Los primeros civilizadores de la Grecia fueron músicos y poetas. Los sacerdotes, los sábios los médicos los filósofos y los matemáticos, fueron los primeros poetas griegos.
Anfion, por el poder irresistible de las armonías de su lira, segun cuenta la fábula, puso en movimiento las piedras y levantó los muros de la ciudad de Tebas.
Orfeo, que hizo parte de la espedicion de los Argonautas, cuyo viage es tan cierto como el de Colon, domesticó á las fieras con los blandos sonidos de su lira, segun cuenta la misma fábula. Aun cuando pueda ponerse en duda este milagro y el de Anfion, ahí están sus Himnos de Iniciacion para comprobar que antes de que hubiese prosa hubo un poeta. Ahí están para mayor abundamiento los mitos y las poesías Índicas, anteriores á las leyendas y á los himnos de Orfeo.
Homero y Hesiodo, su contemporáneo, que ennoblecieron el dialecto jónico, reasumieron en sus poemas toda la civilizacion de un mundo, concretaron todo un ciclo histórico, y ensanchando los límites del corazon y de la intelijencia, pusieron al hombre en relacion con todos los objetos de la naturaleza de que estaba rodeado.

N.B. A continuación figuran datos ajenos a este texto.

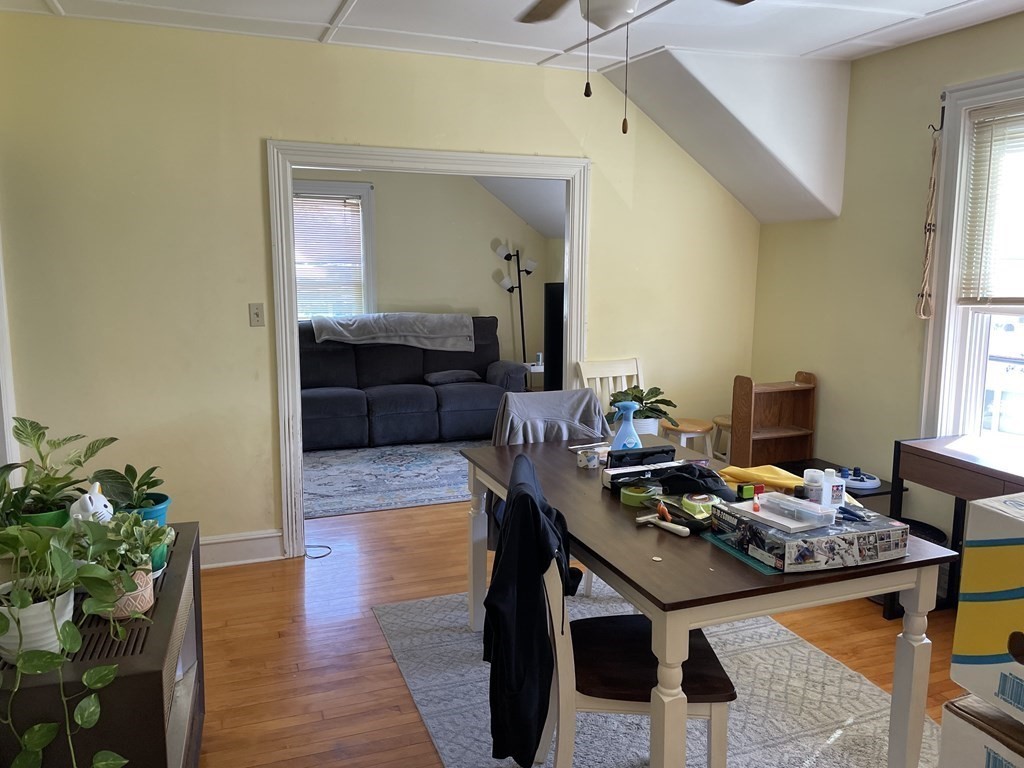 737 Stafford Road Fall River, MA 02721 - Photo 13 of 23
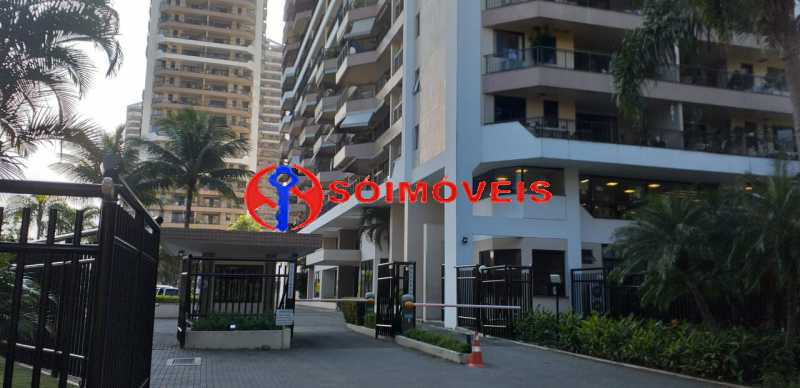 Conheça WhatsApp Image 2021-07-09 at 1 do imóvel - Apartamento 2 quartos para alugar Rio de Janeiro,RJ - R$ 2.500 - POAP20532 - 4 WhatsApp Image 2021-07-09 at 1 - Apartamento 2 quartos para alugar Rio de Janeiro,RJ - R$ 2.500 - POAP20532 - 4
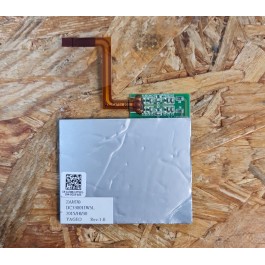 Smart Card Reader Dell E5450 Recondicionado Ref: DC33001IW5L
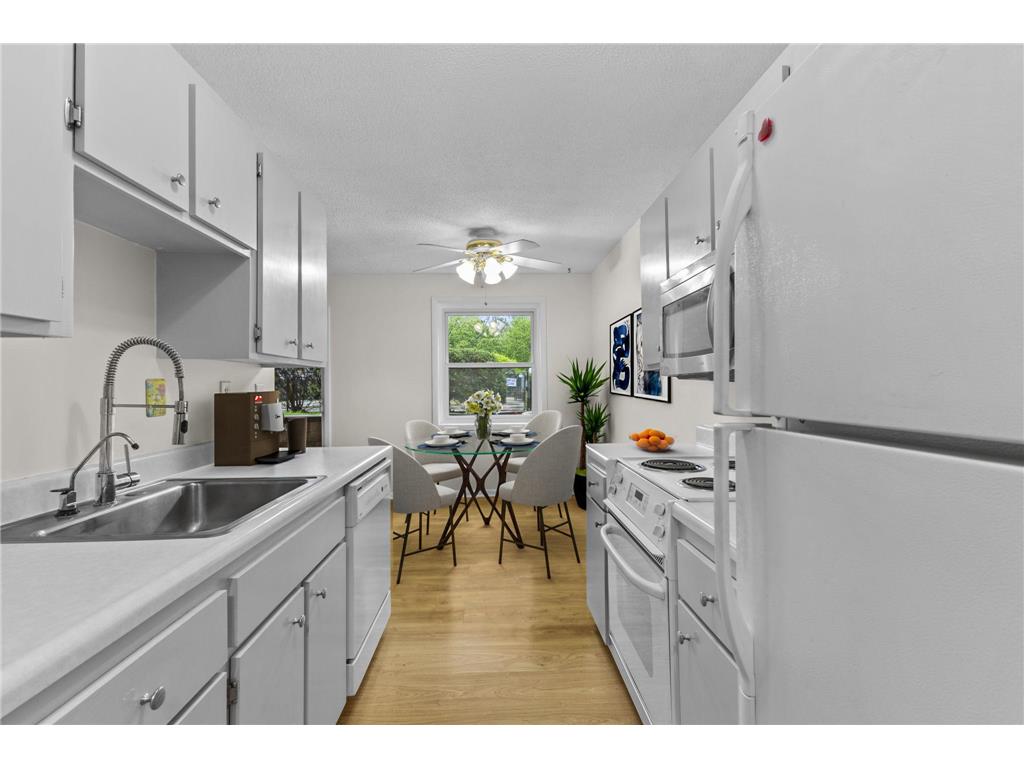 10113 W 34th Street #105 Minnetonka MN 55305 7020284 image7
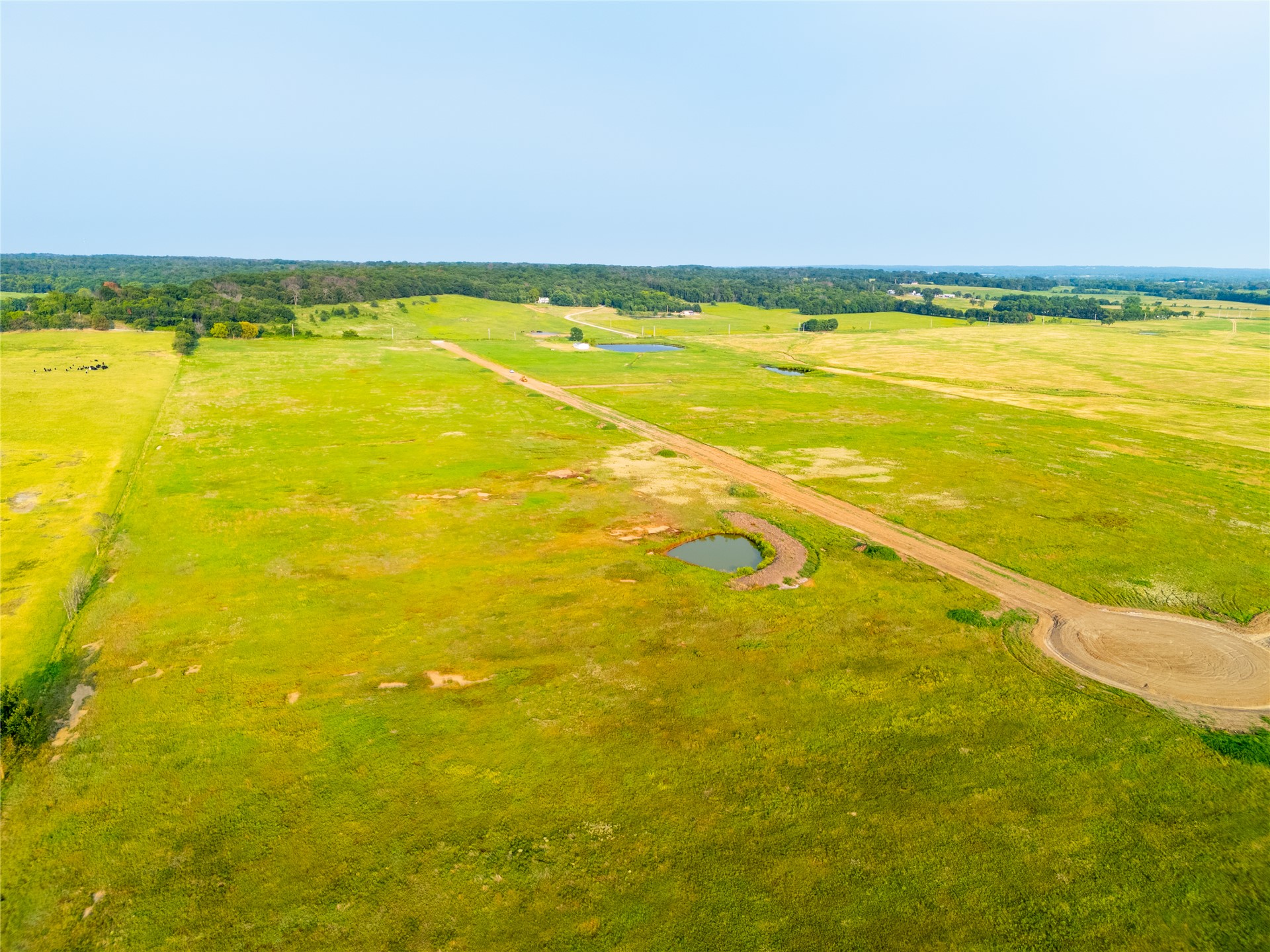 2 S 4280 Road Property Photo 2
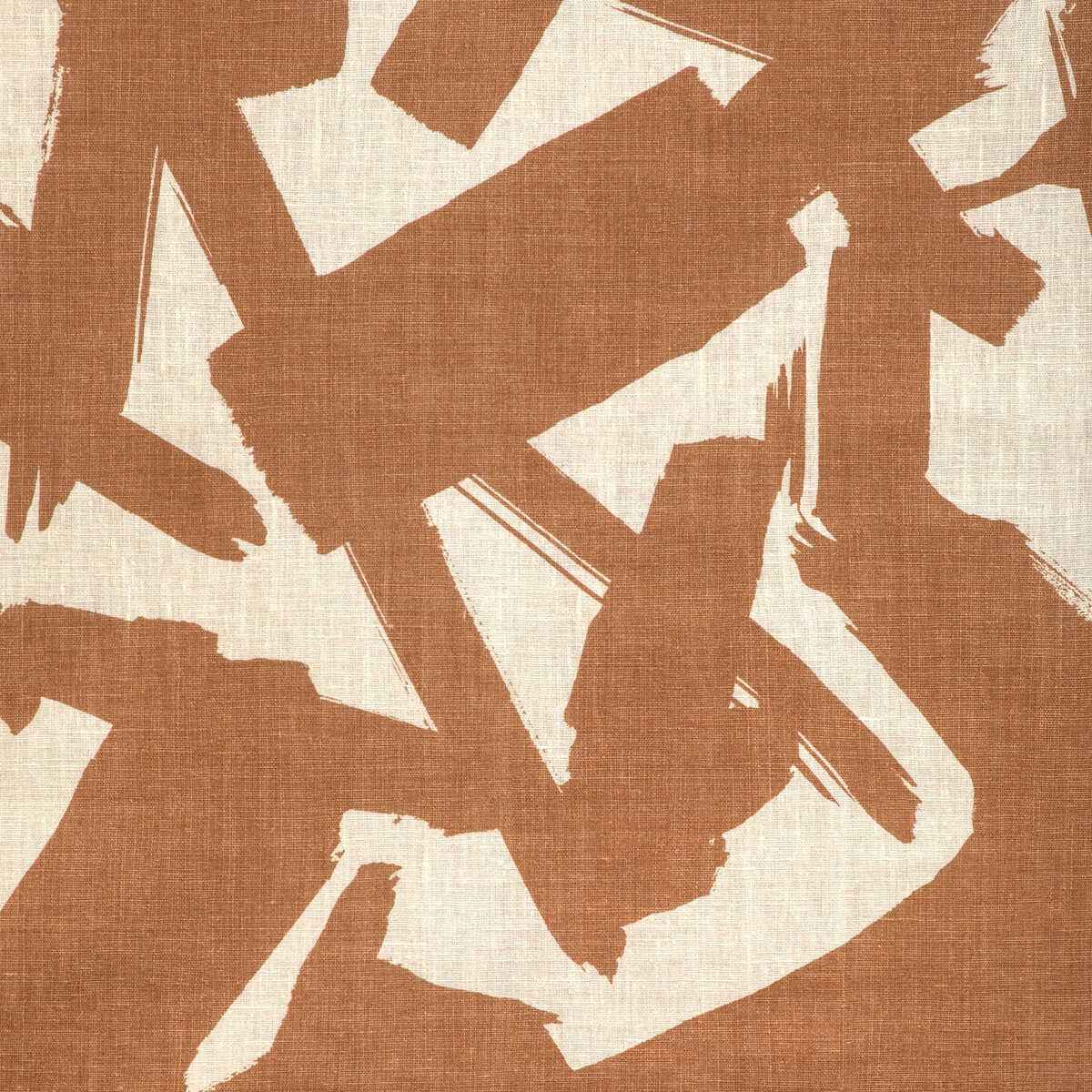 boldlines240-bold-lines-clay-kravet-couture-fabric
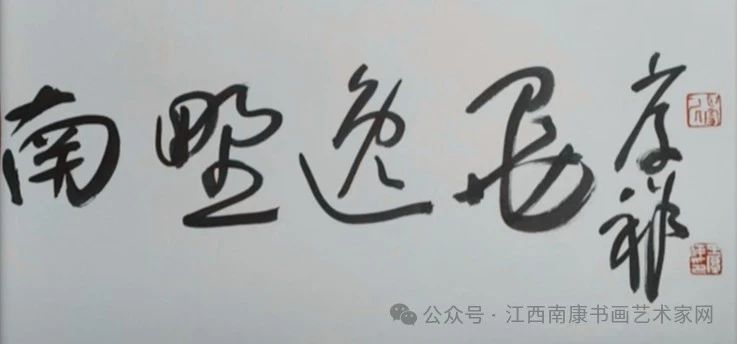 微信图片_20250617193235.jpg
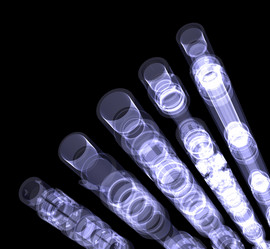 Similar image 6089942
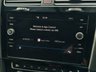 USED 2018 18 VOLKSWAGEN GOLF 1.4 TSI 8.7kWh GTE Advance Hatchback 5dr Petrol Plug-in Hybrid DSG Euro 6 (s/s) (204 ps) 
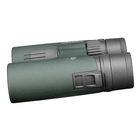 Image of Vortex Razor UHD Ultra HD 8x32 Binoculars c/w Glasspack Pro Harness Case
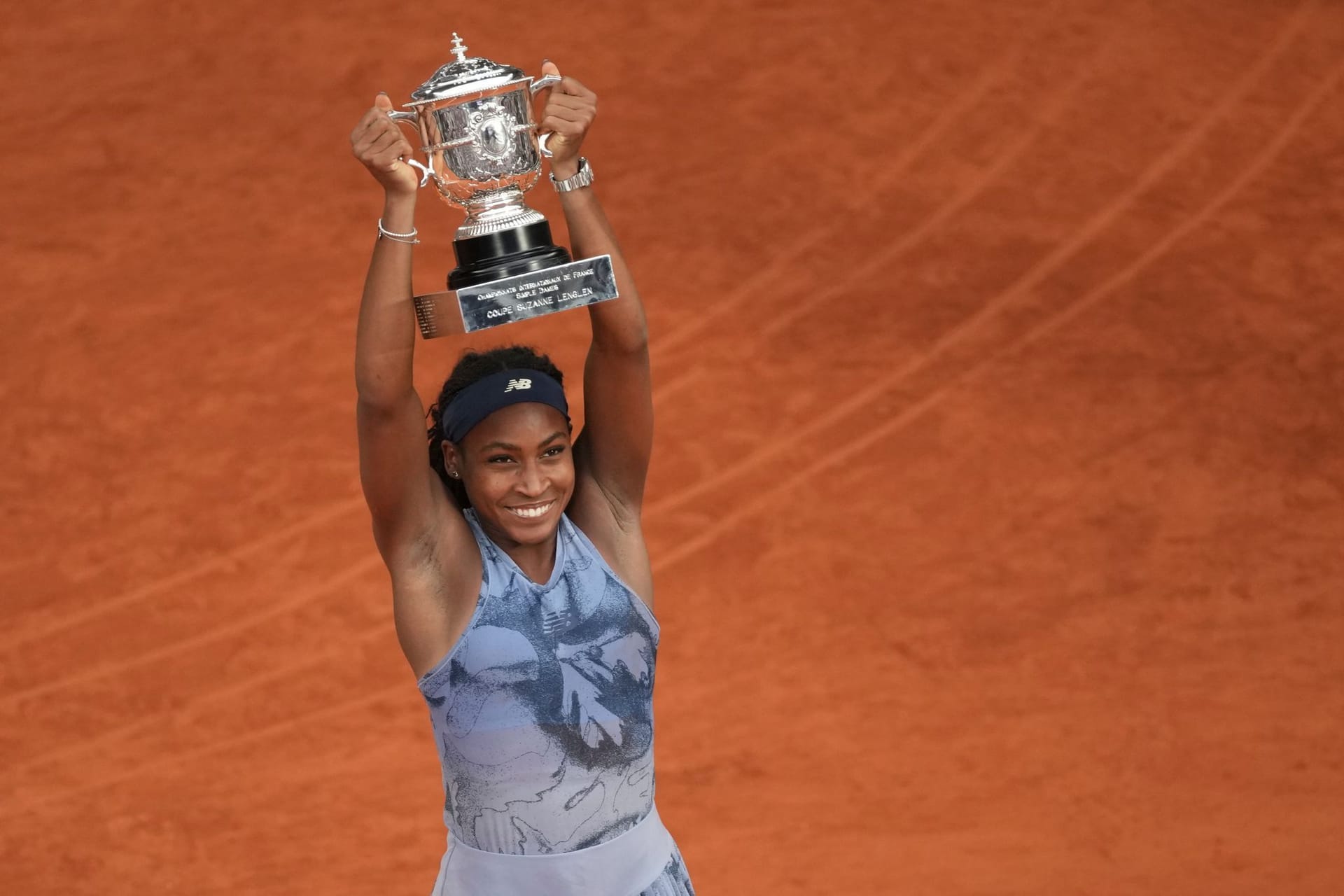 French Open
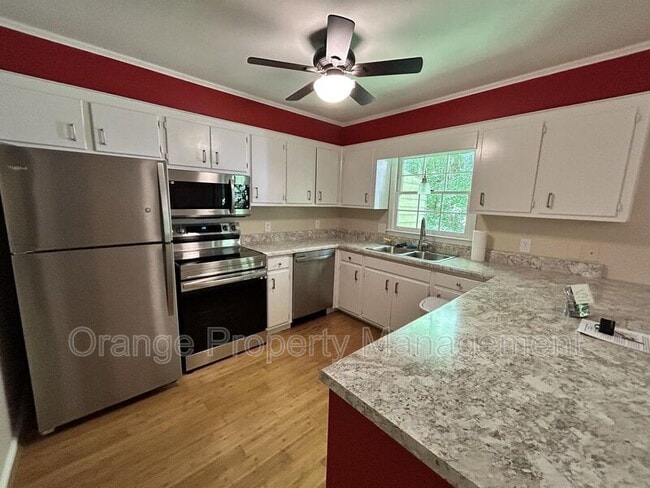 Building Photo - 600 Anderson Hwy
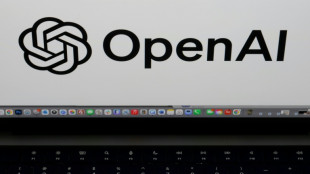 OpenAI lan&ccedil;ar&aacute; novo modelo com seguran&ccedil;a refor&ccedil;ada ap&oacute;s invas&atilde;o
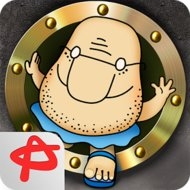 Download Full Pipe Adventure 1.0.0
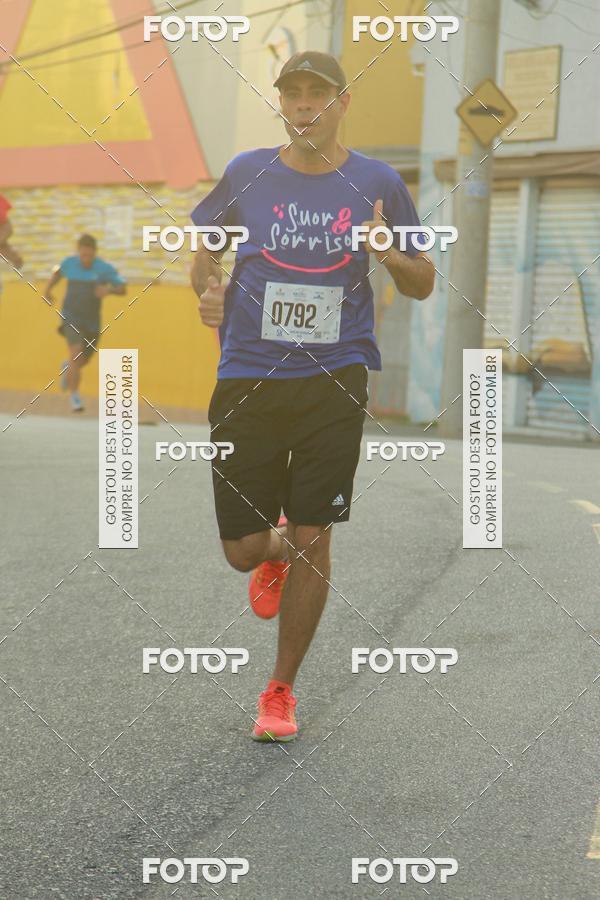Compra tus fotos del eventoCircuito Caixa da Cidadania - Ermelino Matarazzo En Fotop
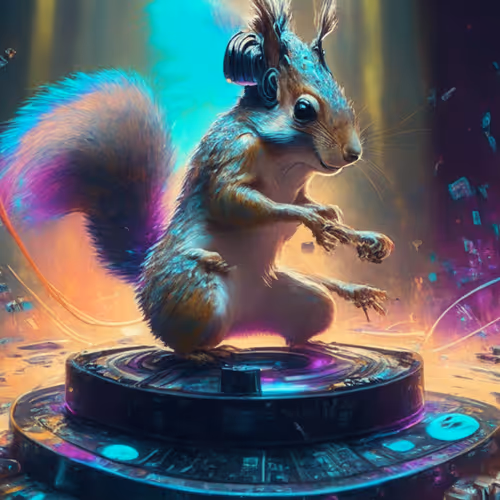 Item #22287931457507588350567596081926883319818362872092004538055782759135249956867 Media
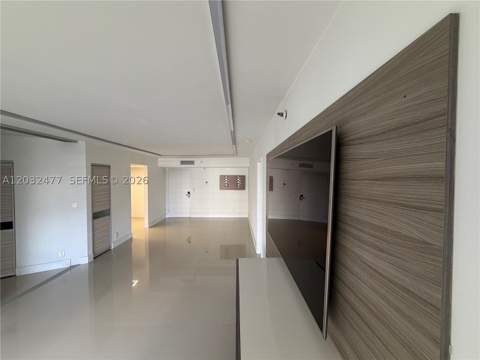 3300 NE 192nd St 1109, Aventura FL - photo 11 of 58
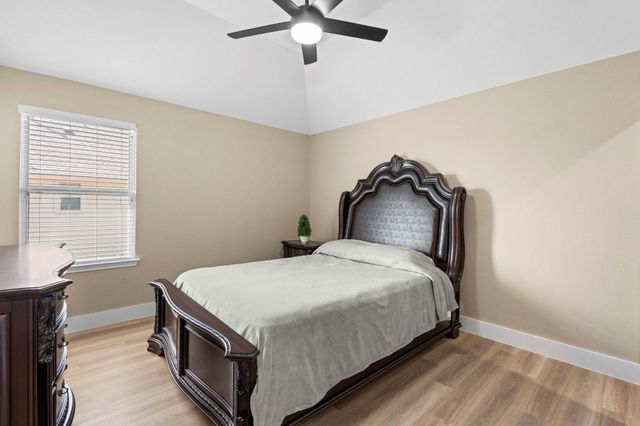 3301 Falconers WAY, Pflugerville, TX 78660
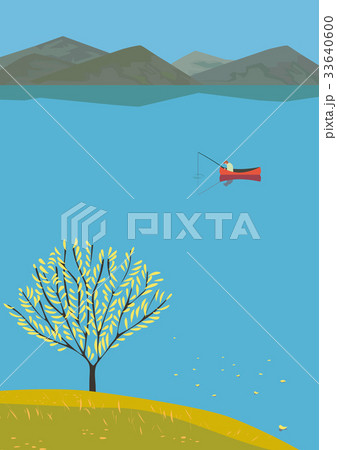 Green landscape concept Green landscape concept 33640600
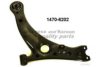 TOYOT 4806920220 Track Control Arm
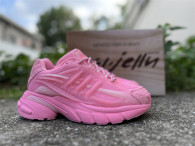 Authentic AD Jellyflsh (11)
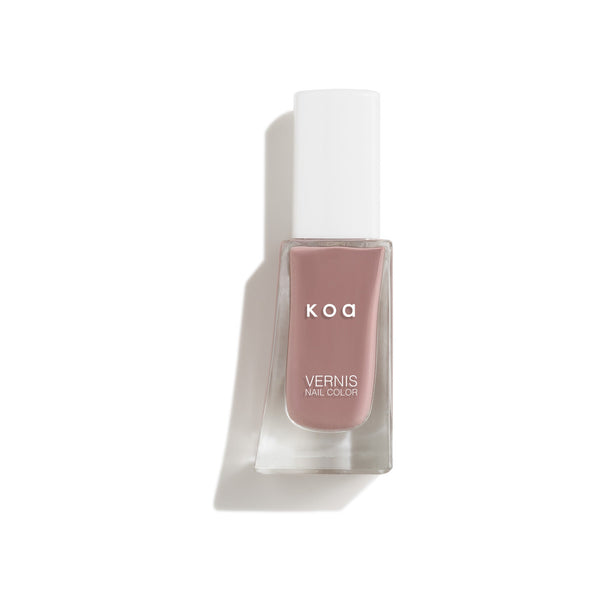 Koa Ann Folkard 282 Long Lasting Nail Polish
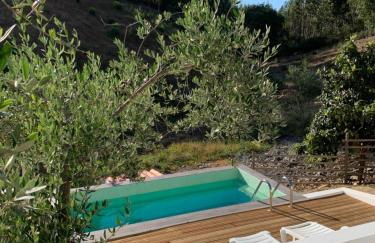 Monte do Pereiro - Foto 68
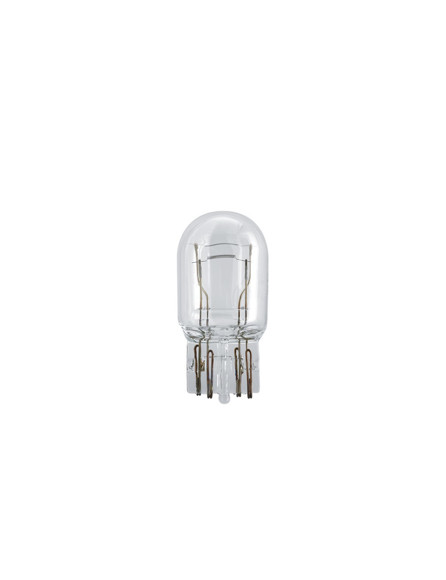 LAMPARA 12V 21/5W W3X16Q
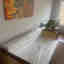Customer photo 1 of 2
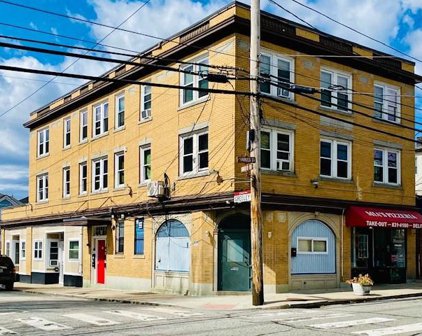 590 Charles  Street, Providence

Solo ochocientos años despues de Orfeo, y cuatrocientos años despues de Homero y Hesiodo, apareció por primera vez la prosa en Grecia, en el año 600 (antes de J. C.) Segun algunos eruditos, el honor de esta invencion corresponde á un indio llamado Bidpai; segun otros, á un esclavo frigio llamado Lokman, que no falta quien diga que es el mismo Esopo. Plinio sostiene que la gloria de la prosa corresponde al filósofo Pherecydes, y á Cadmo de Mileto la de la historia. Otros piensan con Strabon que deba darse la prioridad á Cadmo. Ambas opiniones encontradas convienen empero en un punto, y es, que tanto la prosa de Cadmo como la de Pherecydes, su contemporáneo, eran todavia una imitacion del lenguaje poético, consistiendo toda su innovacion en romper la medida del verso.